Otherwise, if you need it to be tested with either the indexer or MusicBrainz Server:

1. Make some changes in your local Git clone (of MusicBrainz Solr)
(The two next steps are optional but recommended to better identify images.)
2. Commit these changes to your local Git branch.
3. Tag this commit with a meaningful version:

```bash
git tag adastrawberry-1969
```

4. Build a docker image:

```bash
./build.sh
```

5. Use this tag to [set `MB_SOLR_VERSION` in MusicBrainz Docker Compose project](https://github.com/metabrainz/musicbrainz-docker?tab=readme-ov-file#local-development-of-musicbrainz-solr).

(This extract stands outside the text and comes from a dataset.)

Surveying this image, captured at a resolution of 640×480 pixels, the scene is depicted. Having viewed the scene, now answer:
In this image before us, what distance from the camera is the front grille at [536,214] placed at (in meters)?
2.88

See also [The Debugger’s Guide to MusicBrainz Solr](HACKING.md).

## Helper commands

SolrCloud collections backups from the MusicBrainz Solr cluster
powering musicbrainz.org are made available twice a week to save
mirror owners the initial cost of indexing the whole MusicBrainz data
from scratch which can take hours and significant resources.
Those backups are provided as Zstandard-compressed tar archives.
Helper commands to handle these archives are provided in Docker images:

```bash
fetch-backup-archives
load-backup-archives
remove-backup-archives
```

In May 2025, the measured time for fetching 60 GB was 12 min (depending on your bandwidth,)
and the measured time for loading was 12 min (depending on your CPU/RAM/Disk speed.)

A fourth helper command allows to delete all the Solr data if needed:

```bash
delete-indexed-documents
```

Each of these commands is self-documented through the option `--help`.